The problem in monitoring players is that exercise/training prescription is often based on external factors (duration of exercise, repetitions and frequencies) that are external (factors that are opposed onto athletes) and the internal load for each player various tremendously for the same exercise (27). Therefore it is necessary to quantify the internal load.

As a result training load of players can be monitoring through a) external and/or b) internal load

 

A) External load
The easiest and simple choice to monitor players is to record the duration and type of activity during training.

Although that method reveals some issues in SSG for example, we believe that this method however ensures (at least) that the load opposed onto players is known and can be used for future references.
Furthermore, accumulation of training hours might have implications in a long-term-player-development and therefore should be monitored throughout the players’ development.
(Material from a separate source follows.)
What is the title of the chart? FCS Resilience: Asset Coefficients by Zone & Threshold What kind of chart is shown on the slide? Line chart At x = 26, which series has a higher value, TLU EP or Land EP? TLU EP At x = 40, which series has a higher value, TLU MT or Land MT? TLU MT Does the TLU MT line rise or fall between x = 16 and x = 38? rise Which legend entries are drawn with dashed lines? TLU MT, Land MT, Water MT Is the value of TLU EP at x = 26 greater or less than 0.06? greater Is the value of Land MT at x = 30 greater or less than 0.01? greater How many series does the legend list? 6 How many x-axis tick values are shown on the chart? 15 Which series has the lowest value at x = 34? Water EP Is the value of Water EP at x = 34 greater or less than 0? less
Depending on the environment, if football circuits and/or interval training is used, the training load can be measured via distances covered, number of runs, average velocities etc. As a result and in that particular situation the load is known as well and can be altered easily. This approach is very practical during pre-season to systematically increase load.

The “latest” technology whilst monitoring players is GPS units (or any other time-motion-analysis technology).
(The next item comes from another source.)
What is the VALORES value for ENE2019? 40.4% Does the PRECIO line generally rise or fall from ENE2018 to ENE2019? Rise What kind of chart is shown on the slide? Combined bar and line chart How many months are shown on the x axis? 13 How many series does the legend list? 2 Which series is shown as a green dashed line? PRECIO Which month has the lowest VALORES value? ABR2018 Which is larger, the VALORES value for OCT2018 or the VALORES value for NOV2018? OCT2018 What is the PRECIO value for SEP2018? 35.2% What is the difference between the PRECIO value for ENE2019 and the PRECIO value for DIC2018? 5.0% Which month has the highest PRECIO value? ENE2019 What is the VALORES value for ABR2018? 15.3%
The devices are able to track players, measure distances (28-32), accelerations and decelerations (and total body load (33). GPS units are also available in real-time modus, can be synchronized with heart rate monitors and therefore, both build a good combination to assess external (GPS) + internal (hear rate) load. However, the reliability for high intensity running and very high intensity running was poor (34).

Still, training prescription can be based on time-motion-analysis if time and manpower are available to handle the data. GPS units (and heart rate systems) are quite expensive and therefore not suited for all environments.

B) Internal load
Heart rate as a measure of internal load is well established (35). Durations in different heart rate zones (usually expressed as % of max heart rate) will determine the load and training can be implemented accordingly. If real time monitoring is presented, session can be stopped when certain duration in certain heart rate zone is fulfilled.

Ratio of perceived exertion (RPE), as a subjective method to measure internal load was originally developed by Borg et al. (36) and further developed as the so-called session-RPE (37).

 

The session-RPE is calculated by multiplying the RPE of the session with its duration and was proven to correlate with heart rate (37-39), VO2 and accumulation of blood lactate (40) and was used in a football setting (27, 33, 40-43).

 

Measuring hormonal and immunological (cortisol, testosterone, noradrenaline, IgA, IgG, IgM), reactions were also measured in a football setting (44-47).

 

Another form of monitoring (psychological) stress (48-51) was to evaluate sleep, mood, mistrust, trait anxiety (52), coping (50) and the significant predictors/variables could explain 23% of injuries occurrence (49).


More information on training load and how it is monitored can be found HERE.


Typical content for an injury prevention program was (53):
•    Jogging, skippings, running backwards and carioca
•    Stretching, hamstrings, quadriceps, inner thighs and hip flexor
•    Strengthening of the same muscles
•    Plyometrics, variations of hopping jumping and bounding
•    Agility/Change of direction

 

Generally, we feel that the described exercise can be put into a more football specific context, involving the ball and the program can easily be implemented into the warm-up.